Passage given:
Defense counsel Alison Triessl next to her client
Lois Goodman at her first court appearance.
Photo credit: Nick Ut, AP.
Friday, August 24th, 2012
I got the E-mail notice about 10:30 AM that 70-year-old Lois Goodman, professional referee for the US Open would be arraigned today in Department 100 at the Van Nuys Courthouse. Lois Goodman is charged with felony murder in the death of her husband, Alan Goodman. Alan Goodman died in his Woodland Hills home on April 17th, 2012. I had predicted to my friends Katie and Matthew that I thought Goodman would be arraigned at the Van Nuys Courthouse, but I didn't think it would happen until next Monday. There was no time included on the District Attorney's E-mail, other than it would not happen before 11:30 AM. I was still in my jammies and rushed to get dressed and drive the couple miles to court.
As I’m exiting the parking structure behind the Van Nuys Courthouse, I see about five media vans parked in parking slots on Delano Street. Taking the short trip up the walkway to the front of the courthouse brought back memories of attending the Robert Blake trial back in 2004-2005. After I cleared security, I took the escalators to the third floor.
In the rotunda on the third floor were several video photographers. I wondered if they drew straws to see who would tape the proceeding. Once inside Department 100 I saw the famous Associated Press reporter already there, sitting on the far left side of the gallery. Maybe they received an advance tip to make it out to Van Nuys so quickly.
I've been in Department 100 back in 2009, when I attended a couple of hearings in the Hossein Shirazi case, which looked like an interesting case to follow. Shirazi was accused of the murder of his brother, whose body had never been found. I dropped out of following it and Shirazi eventually pled to involuntary manslaughter.
Dept. 100 is large modern courtroom, with about 150 seats in the gallery. The judge's bench and all the paneling is in a very light, golden oak color. There is no jury box or witness stand. To the left of the bench is a large desk/area for the court clerk that sits slightly lower. There are many photographs on the wall behind the clerks desk area that I remember seeing when I was last here. To the bench right is another slightly lower desk area for the court reporter. There is a long continuous table in front of the bench for the defense and prosecution. The gallery seating is separated into three sections by two long aisles.

Items:
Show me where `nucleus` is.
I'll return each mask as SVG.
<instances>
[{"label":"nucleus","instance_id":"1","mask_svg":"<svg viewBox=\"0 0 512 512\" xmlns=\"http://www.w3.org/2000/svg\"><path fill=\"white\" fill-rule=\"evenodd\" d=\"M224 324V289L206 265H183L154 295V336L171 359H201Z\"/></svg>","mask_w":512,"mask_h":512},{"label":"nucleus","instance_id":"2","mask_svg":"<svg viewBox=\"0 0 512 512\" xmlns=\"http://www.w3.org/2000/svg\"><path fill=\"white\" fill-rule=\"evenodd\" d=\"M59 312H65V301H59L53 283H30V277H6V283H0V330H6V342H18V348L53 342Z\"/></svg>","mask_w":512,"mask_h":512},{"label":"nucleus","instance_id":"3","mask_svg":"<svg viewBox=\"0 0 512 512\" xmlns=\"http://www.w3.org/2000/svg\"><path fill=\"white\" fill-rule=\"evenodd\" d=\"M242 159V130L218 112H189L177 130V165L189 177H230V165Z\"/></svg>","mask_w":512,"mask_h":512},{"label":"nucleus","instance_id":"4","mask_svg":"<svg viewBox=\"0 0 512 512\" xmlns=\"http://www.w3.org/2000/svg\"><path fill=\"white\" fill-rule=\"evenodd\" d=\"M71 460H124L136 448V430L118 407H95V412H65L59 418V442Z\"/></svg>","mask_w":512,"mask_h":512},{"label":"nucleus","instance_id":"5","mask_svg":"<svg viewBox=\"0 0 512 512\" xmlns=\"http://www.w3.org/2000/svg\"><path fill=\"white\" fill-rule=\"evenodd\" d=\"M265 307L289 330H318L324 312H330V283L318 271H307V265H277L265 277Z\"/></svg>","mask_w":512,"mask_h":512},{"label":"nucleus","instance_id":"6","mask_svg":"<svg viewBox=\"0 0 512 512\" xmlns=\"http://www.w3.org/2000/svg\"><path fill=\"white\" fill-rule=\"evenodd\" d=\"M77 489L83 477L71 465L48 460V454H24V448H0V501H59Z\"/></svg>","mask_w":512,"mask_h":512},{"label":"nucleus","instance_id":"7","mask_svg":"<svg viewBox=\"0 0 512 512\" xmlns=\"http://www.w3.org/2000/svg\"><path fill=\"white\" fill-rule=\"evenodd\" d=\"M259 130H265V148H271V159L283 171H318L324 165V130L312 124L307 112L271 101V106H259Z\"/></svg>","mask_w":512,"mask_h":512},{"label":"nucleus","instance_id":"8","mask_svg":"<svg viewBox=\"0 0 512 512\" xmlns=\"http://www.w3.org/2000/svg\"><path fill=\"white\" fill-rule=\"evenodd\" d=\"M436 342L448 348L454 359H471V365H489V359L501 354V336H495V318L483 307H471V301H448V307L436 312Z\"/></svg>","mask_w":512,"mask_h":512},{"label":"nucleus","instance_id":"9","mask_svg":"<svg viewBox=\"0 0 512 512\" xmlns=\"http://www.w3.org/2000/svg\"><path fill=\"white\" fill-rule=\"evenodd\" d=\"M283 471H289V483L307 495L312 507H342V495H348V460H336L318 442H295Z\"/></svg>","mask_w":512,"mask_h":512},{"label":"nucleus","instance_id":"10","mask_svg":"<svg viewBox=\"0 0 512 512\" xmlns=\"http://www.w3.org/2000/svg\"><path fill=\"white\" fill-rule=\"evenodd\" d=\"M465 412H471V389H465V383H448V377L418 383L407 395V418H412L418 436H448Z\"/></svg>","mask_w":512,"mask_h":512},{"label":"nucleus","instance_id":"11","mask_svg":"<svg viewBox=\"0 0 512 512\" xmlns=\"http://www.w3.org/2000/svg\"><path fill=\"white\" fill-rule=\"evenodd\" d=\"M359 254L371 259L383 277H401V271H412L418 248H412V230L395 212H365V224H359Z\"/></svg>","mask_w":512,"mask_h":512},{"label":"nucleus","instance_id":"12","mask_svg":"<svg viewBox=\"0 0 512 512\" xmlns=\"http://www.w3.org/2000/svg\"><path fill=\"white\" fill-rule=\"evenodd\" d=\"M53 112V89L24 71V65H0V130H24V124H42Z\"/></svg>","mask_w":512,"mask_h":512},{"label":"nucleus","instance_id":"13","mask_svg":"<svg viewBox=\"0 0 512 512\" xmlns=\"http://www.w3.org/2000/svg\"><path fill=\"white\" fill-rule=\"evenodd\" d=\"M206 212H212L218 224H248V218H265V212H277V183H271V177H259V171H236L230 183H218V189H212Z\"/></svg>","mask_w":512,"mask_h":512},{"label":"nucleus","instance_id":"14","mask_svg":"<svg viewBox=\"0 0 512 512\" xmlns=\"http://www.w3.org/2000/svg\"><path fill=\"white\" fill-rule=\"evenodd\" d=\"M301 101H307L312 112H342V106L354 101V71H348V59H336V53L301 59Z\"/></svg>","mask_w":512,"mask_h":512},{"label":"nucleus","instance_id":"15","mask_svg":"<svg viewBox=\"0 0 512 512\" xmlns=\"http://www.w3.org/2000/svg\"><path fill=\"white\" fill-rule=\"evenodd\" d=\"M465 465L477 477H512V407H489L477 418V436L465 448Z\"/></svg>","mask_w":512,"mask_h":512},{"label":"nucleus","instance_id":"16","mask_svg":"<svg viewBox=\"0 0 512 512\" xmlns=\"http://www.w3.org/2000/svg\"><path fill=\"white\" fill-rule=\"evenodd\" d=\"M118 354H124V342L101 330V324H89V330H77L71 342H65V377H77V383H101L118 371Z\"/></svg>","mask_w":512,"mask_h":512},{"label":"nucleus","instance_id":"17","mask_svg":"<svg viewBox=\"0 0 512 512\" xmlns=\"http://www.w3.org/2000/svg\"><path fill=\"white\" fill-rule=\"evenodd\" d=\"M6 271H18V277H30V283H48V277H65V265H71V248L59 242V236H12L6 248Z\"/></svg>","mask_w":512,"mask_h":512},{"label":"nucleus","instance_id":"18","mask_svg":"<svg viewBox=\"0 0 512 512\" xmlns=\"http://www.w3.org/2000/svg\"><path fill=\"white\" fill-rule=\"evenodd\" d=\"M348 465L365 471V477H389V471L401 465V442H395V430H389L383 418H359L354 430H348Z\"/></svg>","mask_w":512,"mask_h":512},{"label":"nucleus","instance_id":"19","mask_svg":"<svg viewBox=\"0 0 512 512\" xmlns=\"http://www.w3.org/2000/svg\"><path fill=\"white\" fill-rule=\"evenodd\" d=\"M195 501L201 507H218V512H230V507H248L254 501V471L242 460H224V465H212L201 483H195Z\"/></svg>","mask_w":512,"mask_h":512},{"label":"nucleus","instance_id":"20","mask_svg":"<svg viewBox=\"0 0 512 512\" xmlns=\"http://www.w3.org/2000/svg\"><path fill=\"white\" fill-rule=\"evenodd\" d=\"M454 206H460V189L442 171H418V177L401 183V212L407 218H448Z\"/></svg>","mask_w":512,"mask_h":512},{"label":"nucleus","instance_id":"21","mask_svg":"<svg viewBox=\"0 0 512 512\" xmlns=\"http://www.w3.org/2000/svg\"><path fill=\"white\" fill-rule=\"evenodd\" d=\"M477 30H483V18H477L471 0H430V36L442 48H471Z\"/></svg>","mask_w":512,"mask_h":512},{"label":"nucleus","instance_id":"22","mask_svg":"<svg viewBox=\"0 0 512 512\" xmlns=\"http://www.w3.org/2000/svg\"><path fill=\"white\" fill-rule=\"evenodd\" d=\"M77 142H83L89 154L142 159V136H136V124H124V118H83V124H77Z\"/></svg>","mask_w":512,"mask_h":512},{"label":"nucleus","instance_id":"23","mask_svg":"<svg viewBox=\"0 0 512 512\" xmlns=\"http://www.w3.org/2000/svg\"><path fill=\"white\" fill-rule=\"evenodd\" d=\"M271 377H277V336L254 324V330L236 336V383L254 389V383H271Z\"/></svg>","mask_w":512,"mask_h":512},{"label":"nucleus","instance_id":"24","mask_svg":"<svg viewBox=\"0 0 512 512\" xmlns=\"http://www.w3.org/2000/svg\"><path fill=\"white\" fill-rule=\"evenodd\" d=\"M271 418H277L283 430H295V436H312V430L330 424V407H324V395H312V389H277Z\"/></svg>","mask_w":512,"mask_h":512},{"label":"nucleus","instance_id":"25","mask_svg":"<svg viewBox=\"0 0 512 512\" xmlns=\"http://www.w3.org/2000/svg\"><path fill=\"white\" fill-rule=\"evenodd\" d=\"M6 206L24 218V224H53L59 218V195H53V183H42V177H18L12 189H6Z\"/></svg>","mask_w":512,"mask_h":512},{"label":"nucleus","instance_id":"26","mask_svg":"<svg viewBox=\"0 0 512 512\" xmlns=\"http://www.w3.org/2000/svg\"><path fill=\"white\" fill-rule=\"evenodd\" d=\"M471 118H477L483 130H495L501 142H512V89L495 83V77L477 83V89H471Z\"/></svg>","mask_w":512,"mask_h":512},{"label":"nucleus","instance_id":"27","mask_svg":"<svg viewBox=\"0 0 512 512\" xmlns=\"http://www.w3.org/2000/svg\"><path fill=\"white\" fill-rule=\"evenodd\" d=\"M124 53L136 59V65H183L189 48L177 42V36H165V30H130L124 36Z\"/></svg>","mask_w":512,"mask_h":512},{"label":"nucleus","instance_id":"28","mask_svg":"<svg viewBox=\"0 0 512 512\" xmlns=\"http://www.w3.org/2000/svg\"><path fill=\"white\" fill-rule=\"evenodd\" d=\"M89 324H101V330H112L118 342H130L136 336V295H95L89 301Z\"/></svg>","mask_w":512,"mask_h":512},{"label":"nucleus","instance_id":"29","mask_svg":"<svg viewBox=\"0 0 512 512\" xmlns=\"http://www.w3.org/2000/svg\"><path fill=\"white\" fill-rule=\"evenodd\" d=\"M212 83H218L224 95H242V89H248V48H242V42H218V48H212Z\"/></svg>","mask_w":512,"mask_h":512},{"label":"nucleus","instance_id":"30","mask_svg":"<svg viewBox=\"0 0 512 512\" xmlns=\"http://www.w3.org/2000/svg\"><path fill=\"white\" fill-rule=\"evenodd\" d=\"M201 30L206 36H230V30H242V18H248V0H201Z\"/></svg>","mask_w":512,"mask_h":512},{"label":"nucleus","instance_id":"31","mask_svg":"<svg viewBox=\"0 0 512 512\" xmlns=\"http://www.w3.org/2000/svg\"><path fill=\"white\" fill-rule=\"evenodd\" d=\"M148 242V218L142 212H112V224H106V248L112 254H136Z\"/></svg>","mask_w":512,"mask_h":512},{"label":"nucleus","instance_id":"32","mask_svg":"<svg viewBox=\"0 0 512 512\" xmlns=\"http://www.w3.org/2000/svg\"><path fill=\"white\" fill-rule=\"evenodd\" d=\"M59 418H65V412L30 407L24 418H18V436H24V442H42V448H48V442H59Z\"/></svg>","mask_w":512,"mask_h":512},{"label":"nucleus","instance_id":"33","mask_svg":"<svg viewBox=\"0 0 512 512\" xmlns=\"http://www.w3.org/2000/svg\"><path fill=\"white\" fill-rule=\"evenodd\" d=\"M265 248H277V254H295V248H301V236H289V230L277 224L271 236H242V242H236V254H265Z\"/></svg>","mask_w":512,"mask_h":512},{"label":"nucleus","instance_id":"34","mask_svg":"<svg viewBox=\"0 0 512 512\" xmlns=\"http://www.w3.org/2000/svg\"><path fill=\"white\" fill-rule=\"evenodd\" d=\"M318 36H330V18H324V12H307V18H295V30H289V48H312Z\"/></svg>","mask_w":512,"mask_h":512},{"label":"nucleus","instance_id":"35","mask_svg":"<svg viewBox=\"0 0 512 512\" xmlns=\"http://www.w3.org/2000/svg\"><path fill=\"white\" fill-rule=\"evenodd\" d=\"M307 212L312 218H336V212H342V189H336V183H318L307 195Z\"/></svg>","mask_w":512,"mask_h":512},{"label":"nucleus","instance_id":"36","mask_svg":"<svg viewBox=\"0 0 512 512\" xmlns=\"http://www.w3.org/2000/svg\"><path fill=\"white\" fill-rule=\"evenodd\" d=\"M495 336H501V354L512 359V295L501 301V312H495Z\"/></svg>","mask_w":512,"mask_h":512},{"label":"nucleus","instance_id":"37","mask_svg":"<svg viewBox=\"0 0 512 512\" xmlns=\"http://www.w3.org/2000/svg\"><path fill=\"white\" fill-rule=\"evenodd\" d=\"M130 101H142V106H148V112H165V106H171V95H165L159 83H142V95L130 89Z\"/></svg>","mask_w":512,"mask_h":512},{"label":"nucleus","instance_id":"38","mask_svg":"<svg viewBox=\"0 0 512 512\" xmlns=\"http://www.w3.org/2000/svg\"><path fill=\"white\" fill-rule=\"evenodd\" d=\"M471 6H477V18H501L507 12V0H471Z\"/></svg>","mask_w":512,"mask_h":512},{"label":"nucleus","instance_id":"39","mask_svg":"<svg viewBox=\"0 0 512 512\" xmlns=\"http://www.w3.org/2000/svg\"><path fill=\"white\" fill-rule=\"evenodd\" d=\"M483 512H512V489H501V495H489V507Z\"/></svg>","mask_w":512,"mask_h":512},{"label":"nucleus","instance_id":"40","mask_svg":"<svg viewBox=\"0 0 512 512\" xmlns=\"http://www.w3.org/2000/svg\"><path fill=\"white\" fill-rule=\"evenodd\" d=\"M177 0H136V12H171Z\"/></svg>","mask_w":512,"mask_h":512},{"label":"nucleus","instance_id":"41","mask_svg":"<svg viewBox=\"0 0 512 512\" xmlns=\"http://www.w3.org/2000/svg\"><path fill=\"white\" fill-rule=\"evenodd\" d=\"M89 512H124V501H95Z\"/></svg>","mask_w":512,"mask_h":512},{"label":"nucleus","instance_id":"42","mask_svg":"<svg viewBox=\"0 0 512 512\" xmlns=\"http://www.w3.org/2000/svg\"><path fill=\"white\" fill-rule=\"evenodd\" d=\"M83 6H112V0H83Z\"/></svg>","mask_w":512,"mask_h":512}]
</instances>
...
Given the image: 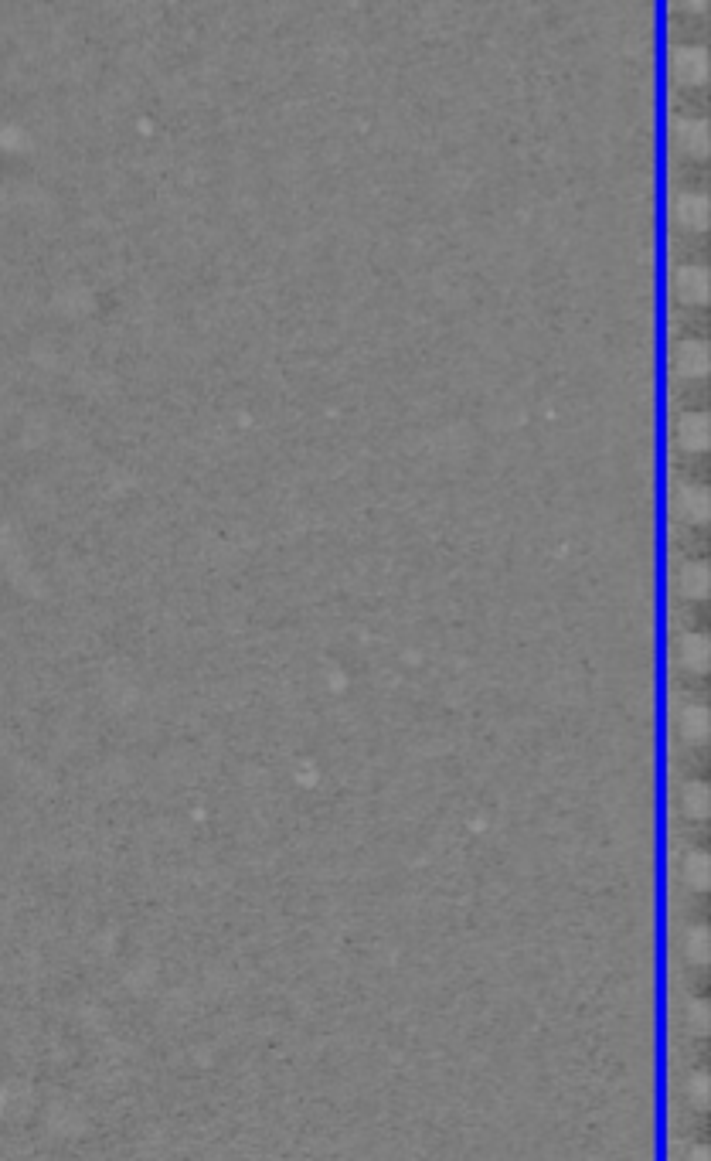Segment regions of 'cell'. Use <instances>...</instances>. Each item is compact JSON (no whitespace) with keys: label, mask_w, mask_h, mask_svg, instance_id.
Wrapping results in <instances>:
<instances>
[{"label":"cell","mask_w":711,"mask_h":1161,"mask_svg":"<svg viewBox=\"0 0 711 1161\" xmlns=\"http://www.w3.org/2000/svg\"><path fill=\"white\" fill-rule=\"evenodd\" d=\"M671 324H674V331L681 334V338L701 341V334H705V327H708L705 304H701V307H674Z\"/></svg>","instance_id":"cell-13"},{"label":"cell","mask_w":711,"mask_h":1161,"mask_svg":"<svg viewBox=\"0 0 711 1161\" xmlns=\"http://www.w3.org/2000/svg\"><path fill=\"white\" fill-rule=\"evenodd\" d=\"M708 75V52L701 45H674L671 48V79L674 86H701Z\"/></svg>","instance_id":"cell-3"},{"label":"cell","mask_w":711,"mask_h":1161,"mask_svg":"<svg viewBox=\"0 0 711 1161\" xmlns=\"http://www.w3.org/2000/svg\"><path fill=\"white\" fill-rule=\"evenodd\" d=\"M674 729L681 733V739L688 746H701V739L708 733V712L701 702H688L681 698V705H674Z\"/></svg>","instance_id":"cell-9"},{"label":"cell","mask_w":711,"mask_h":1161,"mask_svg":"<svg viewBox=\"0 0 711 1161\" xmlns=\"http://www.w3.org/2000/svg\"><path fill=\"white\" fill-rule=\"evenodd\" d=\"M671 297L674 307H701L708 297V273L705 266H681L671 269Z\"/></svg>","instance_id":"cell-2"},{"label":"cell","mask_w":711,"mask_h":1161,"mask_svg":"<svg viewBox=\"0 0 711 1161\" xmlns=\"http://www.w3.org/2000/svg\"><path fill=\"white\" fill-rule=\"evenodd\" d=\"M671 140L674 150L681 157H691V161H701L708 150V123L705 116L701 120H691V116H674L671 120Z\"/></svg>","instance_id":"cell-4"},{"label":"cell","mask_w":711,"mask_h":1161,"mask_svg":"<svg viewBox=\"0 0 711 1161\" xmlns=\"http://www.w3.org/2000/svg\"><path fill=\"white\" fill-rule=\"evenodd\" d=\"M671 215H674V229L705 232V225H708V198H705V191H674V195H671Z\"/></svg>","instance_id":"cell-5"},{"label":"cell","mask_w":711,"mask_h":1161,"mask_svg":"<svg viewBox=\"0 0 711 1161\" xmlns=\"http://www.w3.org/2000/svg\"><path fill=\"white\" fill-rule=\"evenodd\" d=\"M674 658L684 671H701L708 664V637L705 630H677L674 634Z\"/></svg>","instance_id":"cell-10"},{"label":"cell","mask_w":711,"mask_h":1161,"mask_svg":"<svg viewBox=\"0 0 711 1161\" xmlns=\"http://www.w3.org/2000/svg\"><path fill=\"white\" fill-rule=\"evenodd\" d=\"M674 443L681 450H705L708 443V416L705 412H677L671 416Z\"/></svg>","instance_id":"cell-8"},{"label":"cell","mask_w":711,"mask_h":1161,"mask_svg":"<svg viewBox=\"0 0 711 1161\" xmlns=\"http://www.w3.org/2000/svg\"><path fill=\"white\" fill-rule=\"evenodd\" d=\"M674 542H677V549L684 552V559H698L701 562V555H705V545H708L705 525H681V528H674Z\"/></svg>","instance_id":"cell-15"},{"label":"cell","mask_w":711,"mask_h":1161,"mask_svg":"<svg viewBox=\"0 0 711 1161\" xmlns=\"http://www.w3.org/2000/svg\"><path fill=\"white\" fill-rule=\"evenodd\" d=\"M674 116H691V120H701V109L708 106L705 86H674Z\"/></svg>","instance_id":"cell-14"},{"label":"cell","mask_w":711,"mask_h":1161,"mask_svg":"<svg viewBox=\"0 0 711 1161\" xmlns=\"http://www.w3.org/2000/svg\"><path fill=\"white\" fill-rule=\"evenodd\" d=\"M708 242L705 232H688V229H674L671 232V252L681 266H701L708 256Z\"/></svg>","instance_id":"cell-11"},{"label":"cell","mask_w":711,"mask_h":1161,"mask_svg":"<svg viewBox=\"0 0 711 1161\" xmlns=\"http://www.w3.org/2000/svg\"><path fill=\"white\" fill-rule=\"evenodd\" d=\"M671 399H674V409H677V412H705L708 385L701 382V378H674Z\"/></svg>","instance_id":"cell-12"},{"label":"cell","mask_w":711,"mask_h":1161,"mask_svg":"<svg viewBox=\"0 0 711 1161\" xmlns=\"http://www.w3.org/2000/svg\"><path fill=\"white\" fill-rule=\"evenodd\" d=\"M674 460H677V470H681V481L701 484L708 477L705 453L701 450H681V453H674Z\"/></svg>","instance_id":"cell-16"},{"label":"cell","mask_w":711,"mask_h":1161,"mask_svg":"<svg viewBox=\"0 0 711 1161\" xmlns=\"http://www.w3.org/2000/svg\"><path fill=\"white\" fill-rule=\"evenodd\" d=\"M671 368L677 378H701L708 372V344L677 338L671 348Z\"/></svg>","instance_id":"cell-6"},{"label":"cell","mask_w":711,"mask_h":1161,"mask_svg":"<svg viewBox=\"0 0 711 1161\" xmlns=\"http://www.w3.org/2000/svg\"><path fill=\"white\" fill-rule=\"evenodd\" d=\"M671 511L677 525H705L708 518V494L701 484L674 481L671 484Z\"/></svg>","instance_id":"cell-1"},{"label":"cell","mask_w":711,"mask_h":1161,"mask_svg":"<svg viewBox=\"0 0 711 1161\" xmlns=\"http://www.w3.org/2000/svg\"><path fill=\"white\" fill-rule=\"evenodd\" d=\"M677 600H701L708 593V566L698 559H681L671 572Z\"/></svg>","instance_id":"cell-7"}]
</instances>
...
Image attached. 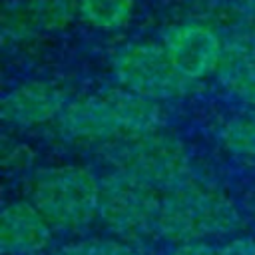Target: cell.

Given request: Can you reproduce, word for word, the stretch of the courthouse account that opens with the words containing "As I’m exiting" and closes with "Nuys so quickly."?

Answer below:
As I’m exiting the parking structure behind the Van Nuys Courthouse, I see about five media vans parked in parking slots on Delano Street. Taking the short trip up the walkway to the front of the courthouse brought back memories of attending the Robert Blake trial back in 2004-2005. After I cleared security, I took the escalators to the third floor.
In the rotunda on the third floor were several video photographers. I wondered if they drew straws to see who would tape the proceeding. Once inside Department 100 I saw the famous Associated Press reporter already there, sitting on the far left side of the gallery. Maybe they received an advance tip to make it out to Van Nuys so quickly.